When discussing adjustment to the disease, expressed as disease acceptance and understood as acceptance of the limitations imposed by the health status, such as dependence on others in everyday life, positive correlation with all HRQoL dimensions was demonstrated in both age groups. Thus our fourth hypothesis, that patients preferring active coping with stress strategies, who further accept their disease report better HRQoL was confirmed. Our final hypothesis was also confirmed because 5 of the tested variables can be considered as predictors of HRQoL in skin disorders (hopelessness/helplessness coping with stress strategy, somatic symptoms, disease acceptance, disease severity and age of the patients).

Scharloo et al. (26) showed the importance of active coping with stress for a better adaptation to the disease. The authors also demonstrated that passive coping with stress correlated with worse functioning in psoriatic patients. Rapp et al. (20) reported that such coping strategies as informing others of one’s disease, hiding lesions or putting corrective camouflage or avoiding social contacts correlated with worse HRQoL. The researchers also noted that strategies focused on emotions, such as dreaming about a better life, also correlated with worse HRQoL. Fortune et al. reported the less frequent use of active coping with stress strategies in psoriatic patients (27).

Our previous results have already clearly indicated that increased optimism, lower conviction of others’ influence on one’s health, and less frequently employed coping strategy concentration on emotions are associated with a higher level of acceptance of one’s illness (6, 7).

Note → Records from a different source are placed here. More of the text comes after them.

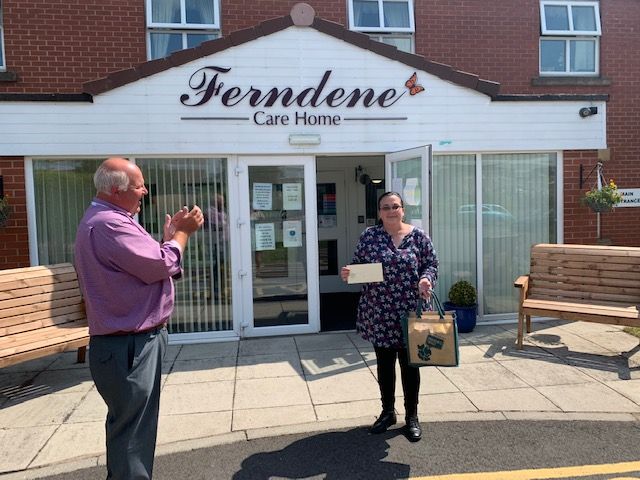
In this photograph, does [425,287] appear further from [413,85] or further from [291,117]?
[413,85]

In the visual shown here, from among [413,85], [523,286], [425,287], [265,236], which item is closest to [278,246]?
[265,236]

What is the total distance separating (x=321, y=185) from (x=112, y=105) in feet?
14.8

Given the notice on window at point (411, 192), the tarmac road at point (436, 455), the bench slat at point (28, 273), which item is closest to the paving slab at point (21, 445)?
the tarmac road at point (436, 455)

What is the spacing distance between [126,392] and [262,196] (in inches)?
164

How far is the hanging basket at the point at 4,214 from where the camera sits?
588 centimetres

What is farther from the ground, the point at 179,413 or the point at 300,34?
the point at 300,34

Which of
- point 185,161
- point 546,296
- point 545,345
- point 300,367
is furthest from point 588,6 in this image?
point 300,367

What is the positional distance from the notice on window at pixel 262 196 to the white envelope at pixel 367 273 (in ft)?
10.1

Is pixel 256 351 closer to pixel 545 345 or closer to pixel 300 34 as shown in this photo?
pixel 545 345

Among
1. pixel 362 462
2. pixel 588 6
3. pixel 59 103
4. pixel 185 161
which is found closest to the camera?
pixel 362 462

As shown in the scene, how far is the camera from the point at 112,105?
241 inches

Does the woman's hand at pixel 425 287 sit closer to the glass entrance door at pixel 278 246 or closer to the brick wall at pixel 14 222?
the glass entrance door at pixel 278 246

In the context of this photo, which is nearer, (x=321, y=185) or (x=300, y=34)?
(x=300, y=34)

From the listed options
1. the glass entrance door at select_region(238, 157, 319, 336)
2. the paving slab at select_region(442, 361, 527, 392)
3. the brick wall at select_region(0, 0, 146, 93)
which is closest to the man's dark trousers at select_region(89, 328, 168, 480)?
the paving slab at select_region(442, 361, 527, 392)
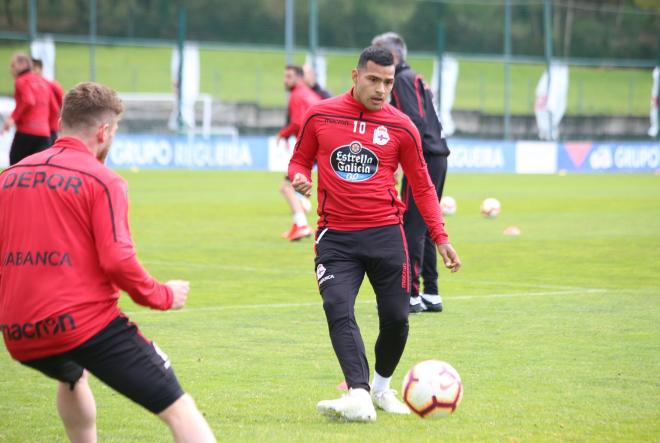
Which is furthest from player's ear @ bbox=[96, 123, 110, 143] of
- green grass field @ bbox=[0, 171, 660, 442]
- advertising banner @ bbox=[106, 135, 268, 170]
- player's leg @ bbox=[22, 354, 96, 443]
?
advertising banner @ bbox=[106, 135, 268, 170]

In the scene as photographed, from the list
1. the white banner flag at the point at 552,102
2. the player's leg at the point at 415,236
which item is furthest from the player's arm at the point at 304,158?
the white banner flag at the point at 552,102

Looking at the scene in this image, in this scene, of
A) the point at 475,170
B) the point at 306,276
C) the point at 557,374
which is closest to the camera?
the point at 557,374

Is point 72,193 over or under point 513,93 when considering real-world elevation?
over

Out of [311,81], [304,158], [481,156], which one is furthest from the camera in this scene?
[481,156]

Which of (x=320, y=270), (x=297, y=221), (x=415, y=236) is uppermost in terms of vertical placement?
(x=320, y=270)

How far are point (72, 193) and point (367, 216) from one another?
2621 millimetres

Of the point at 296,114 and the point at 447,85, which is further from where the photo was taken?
the point at 447,85

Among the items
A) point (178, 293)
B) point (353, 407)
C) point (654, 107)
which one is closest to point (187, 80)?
point (654, 107)

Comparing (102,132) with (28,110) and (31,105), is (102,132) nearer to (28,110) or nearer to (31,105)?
(31,105)

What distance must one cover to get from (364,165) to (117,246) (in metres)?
2.65

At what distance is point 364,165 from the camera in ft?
23.5

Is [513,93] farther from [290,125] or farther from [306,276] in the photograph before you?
[306,276]

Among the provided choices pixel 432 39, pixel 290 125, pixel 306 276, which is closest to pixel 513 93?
pixel 432 39

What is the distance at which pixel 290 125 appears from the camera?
57.0 feet
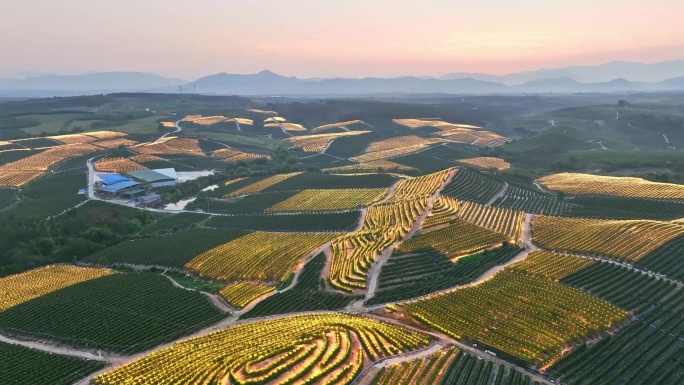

Thus, it seems fully justifiable to search for further psychological parameters, such as needs, personal values, anxiety, maturity or social support, which could influence HRQoL in psoriatic patients.

Analysis of factors influencing HRQoL in psoriatic patients should not neglect treatment methods, despite inconsistencies in the published data (19, 28). It should be emphasized that messy treatment with anthralin results in patients feeling dirty. Subsequently, these patients may report lower HRQoL in comparison with other psoriatic patients on less messy biologic regimens (29).

Based on the above data, one can easily conclude that quality of life is a complicated issue and requires further interdisciplinary research investigating numerous medical and psychological aspects of psoriasis. Nonetheless, the results of the present study may form the basis for psychological intervention employment in psoriatic patients.

Regarding study limitations, the examined groups comprised only those patients who were hospitalized at the dermatology ward, who generally presented with more severe disease than out-patients. Moreover, the vast majority of patients studied (93%) presented with visible skin lesions.

In conclusion, concerning psycho-medical interventions, one should concentrate on older patients with more severe disease, who present lower disease acceptance and report more somatic symptoms and preference for hopelessness/helplessness coping strategy. Psychological activities for psoriatic patients should take into account patient’s beliefs, expectations and disease adjustment. Such an approach involves intervening to enhance self-efficacy and optimism in psoriasis patients, combined with teaching efficient active coping with stress and disease acceptance.

ACKNOWLEDGEMENTS

This work was supported by the research grant NN 404-029-438 and statutory Medical University of Lodz research grant 503/1-137-04/503-01.

The authors declare no conflicts of interest.